A Unicamp abriu um grupo de trabalho que será responsável por criar um serviço para acolher e fazer tratativas institucionais sobre denúncias de racismo. A equipe foi formalizada em 27 de maio pela reitoria da universidade estadual, em Campinas (SP), e atende uma das reivindicações apresentadas pela “Carta Antirracista” elaborada no ano passado por estudantes e professores da disciplina “Tópicos Especiais em Antropologia IV: Racionais MC’s no Pensamento Social Brasileiro”.
A equipe é composta por 15 profissionais, entre eles, a professora e diretora executiva de Direitos Humanos na Unicamp Silvia Santiago, na função de presidente. Os trabalhos devem ser concluídos em 90 dias, informa portaria assinada pelo reitor da instituição, Antonio José de Almeida Meirelles.
As reivindicações da “Carta Antirracista” surgiram após suposta ofensa racial praticada por um professor da Faculdade de Engenharia Mecânica durante aula. Outro pedido da carta é a concessão do título “doutor honoris causa” aos músicos do Racionais MC’s, mas ainda não há confirmação.
Silvia complementou que o caso que motivou a “Carta Antirracista” foi um dos que desencadearam na iniciativa do serviço, e reforçou que o objetivo é contemplar casos de racismo contras as comunidades negra e de estudantes indígenas. A diretora mencionou ainda os cuidados previstos nos trabalhos.
“Queremos organizar um serviço que cuide das pessoas vítimas do racismo para que haja entendimento e possibilidade de ação que seja eficaz para si e para a comunidade universitária, especialmente a comunidade negra e indígena. Um serviço que possa abordar e curar as dores, os desalentos, antigos e atuais, para que essas pessoas possam seguir adiante e construir vidas que resgatem a dimensão da felicidade e da cidadania plena, que compreendam seus direitos. Neste sentido, individual e coletivo, trabalhar com cada sujeito e coletivamente o cultivo de si, que aponte para um olhar cuidadoso e de reconstrução de suas comunidades de origem […] O racismo atinge a pessoa, mas é estratégia social de discriminação dos povos”, explicou a docente ao g1.

◆ Trechos das linhas:

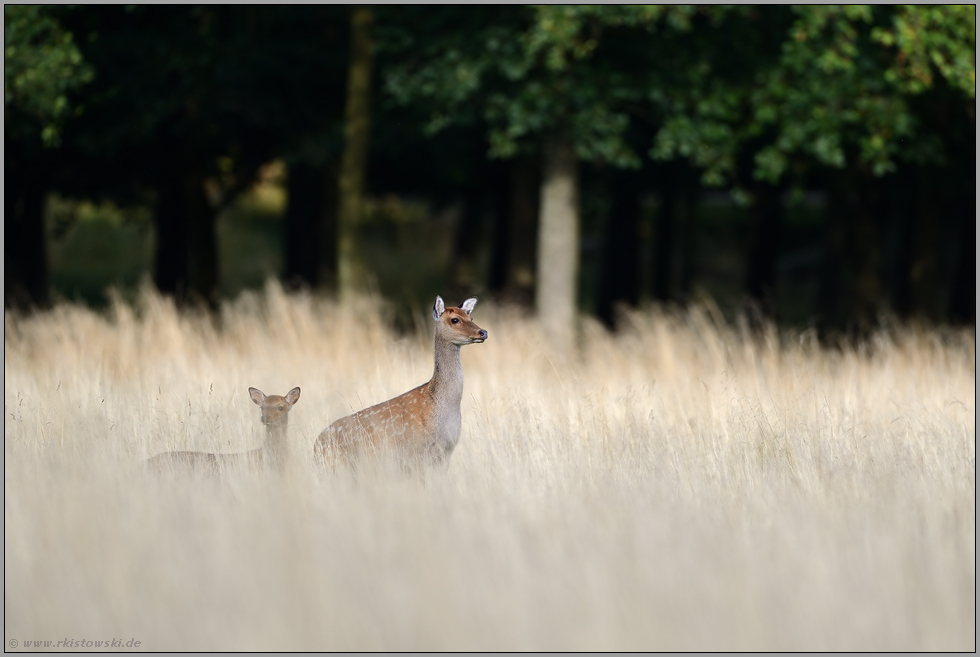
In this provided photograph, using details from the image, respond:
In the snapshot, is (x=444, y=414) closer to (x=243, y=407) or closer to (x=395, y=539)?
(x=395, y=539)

==

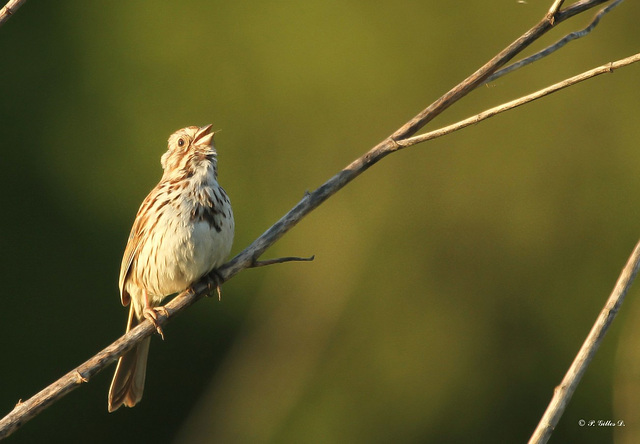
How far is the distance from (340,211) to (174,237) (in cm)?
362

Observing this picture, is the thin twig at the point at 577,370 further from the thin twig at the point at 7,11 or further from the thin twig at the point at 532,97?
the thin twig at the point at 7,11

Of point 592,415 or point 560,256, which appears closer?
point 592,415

---

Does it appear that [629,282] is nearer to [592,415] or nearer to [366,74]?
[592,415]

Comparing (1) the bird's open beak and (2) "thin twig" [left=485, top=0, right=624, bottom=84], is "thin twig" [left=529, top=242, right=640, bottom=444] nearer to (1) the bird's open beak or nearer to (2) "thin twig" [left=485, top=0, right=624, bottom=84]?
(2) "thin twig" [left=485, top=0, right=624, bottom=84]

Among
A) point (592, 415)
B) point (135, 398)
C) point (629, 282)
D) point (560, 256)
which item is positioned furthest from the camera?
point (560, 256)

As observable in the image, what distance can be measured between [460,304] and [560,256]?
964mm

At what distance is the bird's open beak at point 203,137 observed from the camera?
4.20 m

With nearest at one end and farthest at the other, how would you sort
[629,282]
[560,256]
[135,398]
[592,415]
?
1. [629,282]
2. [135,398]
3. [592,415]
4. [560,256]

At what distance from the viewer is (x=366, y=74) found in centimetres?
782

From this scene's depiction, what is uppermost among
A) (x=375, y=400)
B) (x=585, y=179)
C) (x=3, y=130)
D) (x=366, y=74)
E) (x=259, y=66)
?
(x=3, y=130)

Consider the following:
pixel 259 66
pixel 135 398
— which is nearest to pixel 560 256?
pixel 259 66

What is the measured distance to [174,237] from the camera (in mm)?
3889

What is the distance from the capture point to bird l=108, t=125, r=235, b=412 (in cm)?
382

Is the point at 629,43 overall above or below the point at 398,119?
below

◆ Tarefa curta A: Segundo o texto sobre o grupo de trabalho da Unicamp, em quantos dias os trabalhos da equipe devem ser concluídos?
◆ Tarefa curta B: Transcreva do texto sobre o grupo de trabalho da Unicamp o trecho entre "As reivindicações da" e "previstos nos trabalhos.", inclusive.
◆ Tarefa curta C: Dê continuidade ao texto sobre o grupo de trabalho da Unicamp a partir do ponto em que ele termina.

◆ Resposta A: Em 90 dias.

◆ Resposta B:
As reivindicações da “Carta Antirracista” surgiram após suposta ofensa racial praticada por um professor da Faculdade de Engenharia Mecânica durante aula. Outro pedido da carta é a concessão do título “doutor honoris causa” aos músicos do Racionais MC’s, mas ainda não há confirmação.
Silvia complementou que o caso que motivou a “Carta Antirracista” foi um dos que desencadearam na iniciativa do serviço, e reforçou que o objetivo é contemplar casos de racismo contras as comunidades negra e de estudantes indígenas. A diretora mencionou ainda os cuidados previstos nos trabalhos.

◆ Resposta C:
O que diz a Unicamp?
A Unicamp não mencionou se o serviço que será proposto pelo grupo de trabalho deve começar a funcionar este ou não. À época em que a carta veio à tona, a assessoria da universidade mencionou em nota acreditar que o diálogo e a multiplicação de medidas educativas são o melhor caminho para a resolução de conflitos e “necessário amadurecimento” institucional da universidade.
Além disso, a assessoria frisou que a transformação de currículos na direção da abordagem do racismo, e de incorporação de saberes advindos das culturas chamadas “periféricas” tem sido “fortemente discutida”, em várias instâncias e unidades da universidade.
Em novembro de 2022, a Unicamp ressaltou que havia mediação entre as partes envolvidas no evento que originou a Carta. Porém, nesta semana, Jaqueline disse que ela terminou sem acordo e o caso agora é tratado entre institutos. A Unicamp, contudo, não se manifestou sobre o andamento.
Ainda no ano passado, a instituição estadual também alegou que tem dado grande espaço e apoio à organização de eventos artísticos e acadêmicos que levem para a instituição “a voz de culturas que permaneceram por muito tempo à sua margem, como a indígena e a afro-brasileira“.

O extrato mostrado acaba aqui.